ATLANTA — Cuban inmates fighting deportion to their homeland staged a bloody riot at the Federal Penitentiary Monday, seizing dozens of hostages and setting fire to the prison.
At least one prisoner was killed. Local hospitals reported admitting a total of eight Cubans suffering gunshot wounds, along with two prison guards who were slightly injured.
In Washington, Atty. Gen. Edwin Meese III offered a moratorium on returning any of the refugees to Cuba soon in an effort to help quell the Atlanta riot and regain control of the federal detention center in Oakdale, La., where inmates were holding hostages for the third day and threatening to kill them if their demands were not met.
Meese promised that before a renewed U.S.-Cuba agreement went into effect, the inmates would first be given "a full, fair and equitable review" of their cases. Sen. John B. Breaux (D-La.) delivered Meese's offer to the Oakdale inmates Monday afternoon but said he expected no resolution there Monday night.
The Oakdale riots began the day after the Reagan Administration announced the agreement with the Cuban government for the return of about 2,500 of the estimated 125,000 refugees who came here during the 1980 Mariel boat lift.
There are about 1,400 Cuban detainees in Atlanta--as well as 200 American prisoners at the facility--and another 1,000 Cubans in Oakdale. Several hundred more Cubans are in smaller facilities scattered around the country.
The Atlanta disturbance broke out shortly before 11 a.m., as prisoners seized control of the dilapidated 63-year-old building, setting fire to a warehouse area.
At about 3:30 p.m., gunfire erupted from inside the prison, according to witnesses, one of whom said "it sounded like a popcorn popper."
Throughout the day, thick clouds of dark gray smoke rose from the facility, but fire department officials would not allow firefighters to go into the prison until their safety could be guaranteed. Instead, several helicopters with 250-gallon buckets swooped over the prison, dropping water in an effort to fight the raging fires.

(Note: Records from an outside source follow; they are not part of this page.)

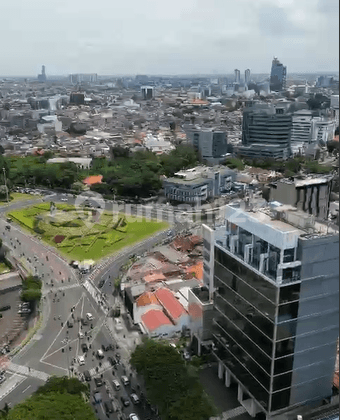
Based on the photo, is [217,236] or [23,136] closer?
[217,236]

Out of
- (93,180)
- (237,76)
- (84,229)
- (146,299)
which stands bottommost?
(146,299)

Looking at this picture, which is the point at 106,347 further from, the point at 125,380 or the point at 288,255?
the point at 288,255

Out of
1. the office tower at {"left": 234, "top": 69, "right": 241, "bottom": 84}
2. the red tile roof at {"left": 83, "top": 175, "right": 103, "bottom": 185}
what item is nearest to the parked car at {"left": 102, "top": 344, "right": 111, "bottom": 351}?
the red tile roof at {"left": 83, "top": 175, "right": 103, "bottom": 185}

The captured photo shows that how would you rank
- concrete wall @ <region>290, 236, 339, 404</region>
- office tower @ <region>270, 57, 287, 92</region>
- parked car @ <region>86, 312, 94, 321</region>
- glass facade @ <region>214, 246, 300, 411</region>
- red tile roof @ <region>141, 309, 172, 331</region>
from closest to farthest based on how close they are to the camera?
concrete wall @ <region>290, 236, 339, 404</region> < glass facade @ <region>214, 246, 300, 411</region> < red tile roof @ <region>141, 309, 172, 331</region> < parked car @ <region>86, 312, 94, 321</region> < office tower @ <region>270, 57, 287, 92</region>

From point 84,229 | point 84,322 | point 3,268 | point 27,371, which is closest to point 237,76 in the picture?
point 84,229

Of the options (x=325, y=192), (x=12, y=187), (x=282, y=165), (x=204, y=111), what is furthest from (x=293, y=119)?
Result: (x=325, y=192)

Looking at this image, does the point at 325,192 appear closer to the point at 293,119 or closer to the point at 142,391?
the point at 142,391

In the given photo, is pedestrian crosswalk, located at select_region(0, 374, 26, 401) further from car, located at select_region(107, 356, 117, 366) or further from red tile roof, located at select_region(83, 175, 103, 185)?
red tile roof, located at select_region(83, 175, 103, 185)
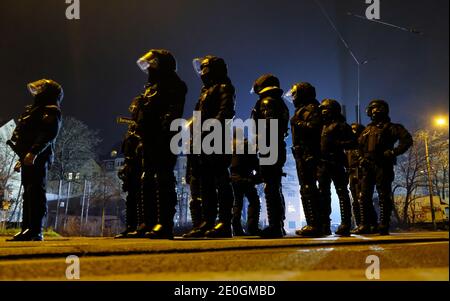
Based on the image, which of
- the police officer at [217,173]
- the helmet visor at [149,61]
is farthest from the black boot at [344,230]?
the helmet visor at [149,61]

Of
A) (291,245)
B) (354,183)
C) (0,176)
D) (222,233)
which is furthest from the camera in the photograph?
(0,176)

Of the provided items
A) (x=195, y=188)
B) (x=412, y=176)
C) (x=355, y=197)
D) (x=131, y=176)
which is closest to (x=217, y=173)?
(x=195, y=188)

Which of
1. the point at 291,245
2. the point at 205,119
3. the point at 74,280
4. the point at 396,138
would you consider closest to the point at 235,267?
the point at 291,245

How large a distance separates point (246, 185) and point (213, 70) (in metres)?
2.25

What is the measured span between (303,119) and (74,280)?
16.2 ft

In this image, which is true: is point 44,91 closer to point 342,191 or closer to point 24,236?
point 24,236

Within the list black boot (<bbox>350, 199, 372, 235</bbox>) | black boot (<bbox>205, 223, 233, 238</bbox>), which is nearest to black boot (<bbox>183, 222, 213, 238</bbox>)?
black boot (<bbox>205, 223, 233, 238</bbox>)

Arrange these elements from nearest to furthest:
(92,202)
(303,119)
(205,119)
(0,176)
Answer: (205,119) → (303,119) → (0,176) → (92,202)

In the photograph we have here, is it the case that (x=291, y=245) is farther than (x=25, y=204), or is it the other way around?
Result: (x=25, y=204)

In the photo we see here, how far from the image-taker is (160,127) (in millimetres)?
5121

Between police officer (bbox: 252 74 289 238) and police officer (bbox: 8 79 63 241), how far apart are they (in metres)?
3.02

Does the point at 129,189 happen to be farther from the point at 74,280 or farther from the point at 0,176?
the point at 0,176

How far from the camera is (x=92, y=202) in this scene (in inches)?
1398
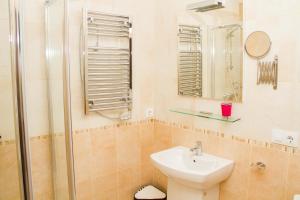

About 7:30 p.m., several Cuban women raced across the street and tried to crash the prison gates, which were partially opened to allow fire trucks to enter to set up water lines. Police closed the gates and subdued the women, who were not arrested.
Atlanta Fire Chief W.H. Hamer told reporters that a great deal of wood was used in the construction of the prison, making it a virtual tinderbox in some locations.
The antiquated institution, which houses what is considered one of the most dangerous prison populations in the country, was difficult to secure. And the job was made tougher because the prisoners reportedly had broken up into at least 19 factions, controlling different portions of the prison.
The body of the dead inmate was shown by prison authorities to inmate negotiators during negotiations inside the prison Monday night, said WSB-TV reporter Marc Pickard, who was allowed to witness the talks. It was not known who or what killed him.
A dozen ambulances were lined up outside the three-story gray stone facility, and throughout the day attendants carried out the wounded on stretchers.
City police, Georgia state police, and several psychologists shuttled in and out of the prison, but officials refused to brief the dozens of reporters and prisoners' relatives camped out across the street from the prison.
However, several family members brought a portable radio and tuned it to a frequency that allowed them to hear conversations between police and the inmates.
A spokesman at Grady Hospital said five prisoners had been admitted with gunshot wounds, and Georgia Baptist hospital said one guard had been admitted there.
Each time an ambulance left the scene with siren wailing, many of the relatives cried, concerned that their loved ones might have been shot.
"We can see the tears of the wives," drawled Roger Weese, 40, a local construction contractor who plopped down on a wall across the street from the prison to take in the drama, "but what about the tears of the victims? Who cares about them?"
He nodded toward the prison. "That place should be for hard-working American criminals."
Luz Maria Napolis Ramirez, whose husband, Armando Ochoa, is a prisoner, waited all day for news, holding on to her 6-year-old daughter, Lupe Ochoa.
Don't Know 'if He Is Alive'
"I don't know if they have killed my husband or if he is alive," Ramirez said.
Her daughter carried a sign, reading: "Please don't kill my daddy Armando Ochoa."
Rep. John Lewis (D-Ga.), in whose district the prison is located, has advocated that the U.S. officials grant individual hearings for the 1,392 Cuban prisoners. He rushed to the scene Monday, conferring with officials and talking with reporters.